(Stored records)
= = = =
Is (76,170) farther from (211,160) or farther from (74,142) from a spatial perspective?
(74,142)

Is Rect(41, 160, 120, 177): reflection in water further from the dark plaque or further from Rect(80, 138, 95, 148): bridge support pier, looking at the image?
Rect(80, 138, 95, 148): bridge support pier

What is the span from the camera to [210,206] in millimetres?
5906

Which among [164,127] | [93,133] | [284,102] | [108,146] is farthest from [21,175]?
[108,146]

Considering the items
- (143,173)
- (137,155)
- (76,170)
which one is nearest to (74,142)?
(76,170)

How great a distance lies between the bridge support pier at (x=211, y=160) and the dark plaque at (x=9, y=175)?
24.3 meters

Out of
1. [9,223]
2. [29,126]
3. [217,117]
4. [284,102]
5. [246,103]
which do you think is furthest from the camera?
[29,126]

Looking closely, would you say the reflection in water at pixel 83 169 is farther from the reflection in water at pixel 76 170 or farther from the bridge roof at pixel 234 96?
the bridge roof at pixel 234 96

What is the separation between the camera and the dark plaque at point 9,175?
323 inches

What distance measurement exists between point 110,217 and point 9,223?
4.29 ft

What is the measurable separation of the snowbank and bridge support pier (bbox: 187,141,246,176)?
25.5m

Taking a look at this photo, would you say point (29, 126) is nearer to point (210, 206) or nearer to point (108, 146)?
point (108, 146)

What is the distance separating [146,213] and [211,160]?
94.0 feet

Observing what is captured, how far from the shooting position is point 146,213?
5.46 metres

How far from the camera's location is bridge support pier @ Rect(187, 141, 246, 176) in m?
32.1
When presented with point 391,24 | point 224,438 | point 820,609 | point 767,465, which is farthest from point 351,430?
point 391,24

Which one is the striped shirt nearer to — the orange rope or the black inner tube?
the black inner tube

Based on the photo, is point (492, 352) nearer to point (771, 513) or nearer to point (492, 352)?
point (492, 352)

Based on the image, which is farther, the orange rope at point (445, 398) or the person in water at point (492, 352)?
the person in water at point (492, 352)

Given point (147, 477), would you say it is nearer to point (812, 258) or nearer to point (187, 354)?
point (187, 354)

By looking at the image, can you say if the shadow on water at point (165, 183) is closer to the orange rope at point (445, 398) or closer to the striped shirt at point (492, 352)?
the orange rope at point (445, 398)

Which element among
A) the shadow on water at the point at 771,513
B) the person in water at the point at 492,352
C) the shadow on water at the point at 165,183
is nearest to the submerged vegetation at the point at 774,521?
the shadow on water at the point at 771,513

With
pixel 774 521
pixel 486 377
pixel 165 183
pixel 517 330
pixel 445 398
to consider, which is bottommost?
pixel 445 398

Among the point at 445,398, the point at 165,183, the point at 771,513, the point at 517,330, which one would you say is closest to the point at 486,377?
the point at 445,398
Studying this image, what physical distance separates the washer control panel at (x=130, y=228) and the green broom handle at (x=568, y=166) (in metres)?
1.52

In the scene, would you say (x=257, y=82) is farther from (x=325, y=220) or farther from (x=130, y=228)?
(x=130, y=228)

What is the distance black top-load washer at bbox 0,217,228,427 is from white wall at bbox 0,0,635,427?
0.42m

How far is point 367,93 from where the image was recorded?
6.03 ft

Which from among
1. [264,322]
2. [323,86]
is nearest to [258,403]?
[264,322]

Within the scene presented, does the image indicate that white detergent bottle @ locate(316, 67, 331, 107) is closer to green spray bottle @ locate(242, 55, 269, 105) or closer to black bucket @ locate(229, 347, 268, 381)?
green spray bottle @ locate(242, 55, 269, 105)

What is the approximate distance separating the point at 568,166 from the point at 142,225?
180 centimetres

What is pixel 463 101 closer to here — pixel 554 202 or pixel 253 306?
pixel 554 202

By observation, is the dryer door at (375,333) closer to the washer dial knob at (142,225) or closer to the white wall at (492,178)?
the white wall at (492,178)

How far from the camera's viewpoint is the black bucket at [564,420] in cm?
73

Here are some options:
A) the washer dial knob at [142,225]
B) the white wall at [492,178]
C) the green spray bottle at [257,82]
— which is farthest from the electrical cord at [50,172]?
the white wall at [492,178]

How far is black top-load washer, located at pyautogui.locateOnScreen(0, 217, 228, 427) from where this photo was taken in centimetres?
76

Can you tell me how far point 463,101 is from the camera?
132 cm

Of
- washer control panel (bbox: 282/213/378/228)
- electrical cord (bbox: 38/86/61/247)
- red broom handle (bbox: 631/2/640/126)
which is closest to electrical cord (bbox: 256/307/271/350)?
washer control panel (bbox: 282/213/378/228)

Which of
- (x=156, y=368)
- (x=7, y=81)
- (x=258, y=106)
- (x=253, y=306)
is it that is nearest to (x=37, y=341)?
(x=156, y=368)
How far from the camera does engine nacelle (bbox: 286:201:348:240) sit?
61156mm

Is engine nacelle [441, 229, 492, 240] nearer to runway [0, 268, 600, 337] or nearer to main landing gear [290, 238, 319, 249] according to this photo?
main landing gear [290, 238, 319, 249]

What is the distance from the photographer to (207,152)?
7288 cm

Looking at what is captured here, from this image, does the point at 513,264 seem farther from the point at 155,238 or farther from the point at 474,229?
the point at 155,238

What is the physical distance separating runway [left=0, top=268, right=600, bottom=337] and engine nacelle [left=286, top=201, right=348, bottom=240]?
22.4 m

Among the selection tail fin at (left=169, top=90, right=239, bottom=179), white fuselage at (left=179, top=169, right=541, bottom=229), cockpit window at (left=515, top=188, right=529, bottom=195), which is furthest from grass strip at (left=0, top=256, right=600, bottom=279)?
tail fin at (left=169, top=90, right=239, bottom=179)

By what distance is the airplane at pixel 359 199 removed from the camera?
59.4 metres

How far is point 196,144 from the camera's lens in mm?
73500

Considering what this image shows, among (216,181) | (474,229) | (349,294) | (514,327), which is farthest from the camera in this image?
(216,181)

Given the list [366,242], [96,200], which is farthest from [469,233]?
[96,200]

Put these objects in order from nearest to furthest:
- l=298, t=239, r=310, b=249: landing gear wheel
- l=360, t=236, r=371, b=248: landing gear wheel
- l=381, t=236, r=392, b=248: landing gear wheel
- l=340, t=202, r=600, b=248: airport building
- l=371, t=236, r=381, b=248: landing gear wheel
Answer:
= = = =
◆ **GOAL**
Using the data above, return each line exactly as written.

◆ **FINAL RESULT**
Is (76,170) farther from (211,160) or farther from (74,142) from a spatial perspective?
(74,142)

Is Rect(41, 160, 120, 177): reflection in water further from the dark plaque or further from Rect(80, 138, 95, 148): bridge support pier, looking at the image?
Rect(80, 138, 95, 148): bridge support pier

What is the span from the camera to [210,206] in millimetres?
5906

Which among [164,127] | [93,133] | [284,102] | [108,146] is farthest from [21,175]?
[108,146]

Considering the items
- (143,173)
- (137,155)
- (76,170)
which one is nearest to (74,142)?
(76,170)

How great a distance lies between the bridge support pier at (x=211, y=160) and the dark plaque at (x=9, y=175)?
24.3 meters

Out of
1. [9,223]
2. [29,126]
3. [217,117]
4. [284,102]
5. [246,103]
which do you think is furthest from the camera?
[29,126]

Looking closely, would you say the reflection in water at pixel 83 169 is farther from the reflection in water at pixel 76 170 or farther from the bridge roof at pixel 234 96?
the bridge roof at pixel 234 96

What is the separation between the camera and the dark plaque at point 9,175?
323 inches

What distance measurement exists between point 110,217 and point 9,223?
4.29 ft

What is the measurable separation of the snowbank and bridge support pier (bbox: 187,141,246,176)?
25.5m

Taking a look at this photo, would you say point (29, 126) is nearer to point (210, 206) or nearer to point (108, 146)?
point (108, 146)

What is the distance separating [146,213] and [211,160]?
94.0 feet

Observing what is captured, how far from the shooting position is point 146,213?
5.46 metres

How far from the camera's location is bridge support pier @ Rect(187, 141, 246, 176) in m?
32.1
When presented with point 391,24 | point 224,438 | point 820,609 | point 767,465, which is farthest from point 351,430?
point 391,24

Which one is the striped shirt nearer to — the orange rope or the black inner tube?
the black inner tube

Based on the photo, is point (492, 352) nearer to point (771, 513) or nearer to point (492, 352)?
point (492, 352)

Based on the image, which is farther, the orange rope at point (445, 398) or the person in water at point (492, 352)?
the person in water at point (492, 352)

Given point (147, 477), would you say it is nearer to point (812, 258) or nearer to point (187, 354)?
point (187, 354)

By looking at the image, can you say if the shadow on water at point (165, 183) is closer to the orange rope at point (445, 398) or closer to the striped shirt at point (492, 352)?
the orange rope at point (445, 398)

Which element among
A) the shadow on water at the point at 771,513
B) the person in water at the point at 492,352
C) the shadow on water at the point at 165,183
is nearest to the submerged vegetation at the point at 774,521?
the shadow on water at the point at 771,513

With
pixel 774 521
pixel 486 377
pixel 165 183
pixel 517 330
pixel 445 398
to consider, which is bottommost?
pixel 445 398

Among the point at 445,398, the point at 165,183, the point at 771,513, the point at 517,330, which one would you say is closest to the point at 486,377?
the point at 445,398
Studying this image, what physical distance separates the washer control panel at (x=130, y=228) and the green broom handle at (x=568, y=166) (in metres)?
1.52

In the scene, would you say (x=257, y=82) is farther from (x=325, y=220) or farther from (x=130, y=228)?
(x=130, y=228)

What is the distance black top-load washer at bbox 0,217,228,427 is from white wall at bbox 0,0,635,427?
0.42m

How far is point 367,93 from where the image was recorded?
6.03 ft

Which from among
1. [264,322]
2. [323,86]
is nearest to [258,403]?
[264,322]

Within the scene presented, does the image indicate that white detergent bottle @ locate(316, 67, 331, 107) is closer to green spray bottle @ locate(242, 55, 269, 105) or closer to black bucket @ locate(229, 347, 268, 381)?
green spray bottle @ locate(242, 55, 269, 105)

What is the approximate distance separating the point at 568,166 from the point at 142,225?
180 centimetres

What is pixel 463 101 closer to here — pixel 554 202 or pixel 253 306?
pixel 554 202

By observation, is the dryer door at (375,333) closer to the washer dial knob at (142,225) or closer to the white wall at (492,178)?
the white wall at (492,178)

How far from the camera's viewpoint is the black bucket at [564,420] in cm?
73

Here are some options:
A) the washer dial knob at [142,225]
B) the white wall at [492,178]
C) the green spray bottle at [257,82]
— which is farthest from the electrical cord at [50,172]?
the white wall at [492,178]

How far is black top-load washer, located at pyautogui.locateOnScreen(0, 217, 228, 427) from where this photo was taken in centimetres?
76

Can you tell me how far point 463,101 is from the camera?
132 cm

Of
- washer control panel (bbox: 282/213/378/228)
- electrical cord (bbox: 38/86/61/247)
- red broom handle (bbox: 631/2/640/126)
which is closest to electrical cord (bbox: 256/307/271/350)?
washer control panel (bbox: 282/213/378/228)

Which of
- (x=156, y=368)
- (x=7, y=81)
- (x=258, y=106)
- (x=253, y=306)
is it that is nearest to (x=37, y=341)?
(x=156, y=368)
How far from the camera does engine nacelle (bbox: 286:201:348:240) sit?
61156mm

Is engine nacelle [441, 229, 492, 240] nearer to runway [0, 268, 600, 337] or nearer to main landing gear [290, 238, 319, 249] according to this photo?
main landing gear [290, 238, 319, 249]

What is the distance from the photographer to (207,152)?
7288 cm

Looking at what is captured here, from this image, does the point at 513,264 seem farther from the point at 155,238 or farther from the point at 474,229?
the point at 155,238

What is the physical distance separating runway [left=0, top=268, right=600, bottom=337] and engine nacelle [left=286, top=201, right=348, bottom=240]?
22.4 m

Among the selection tail fin at (left=169, top=90, right=239, bottom=179), white fuselage at (left=179, top=169, right=541, bottom=229), cockpit window at (left=515, top=188, right=529, bottom=195), which is furthest from grass strip at (left=0, top=256, right=600, bottom=279)?
tail fin at (left=169, top=90, right=239, bottom=179)

By what distance is the airplane at pixel 359 199 removed from the camera?
59.4 metres

How far is point 196,144 from the camera's lens in mm?
73500

Considering what this image shows, among (216,181) | (474,229) | (349,294) | (514,327), which is farthest from the camera in this image?
(216,181)

Given the list [366,242], [96,200], which is farthest from [469,233]?
[96,200]

Put these objects in order from nearest to furthest:
- l=298, t=239, r=310, b=249: landing gear wheel
- l=360, t=236, r=371, b=248: landing gear wheel
- l=381, t=236, r=392, b=248: landing gear wheel
- l=340, t=202, r=600, b=248: airport building
- l=371, t=236, r=381, b=248: landing gear wheel
Answer:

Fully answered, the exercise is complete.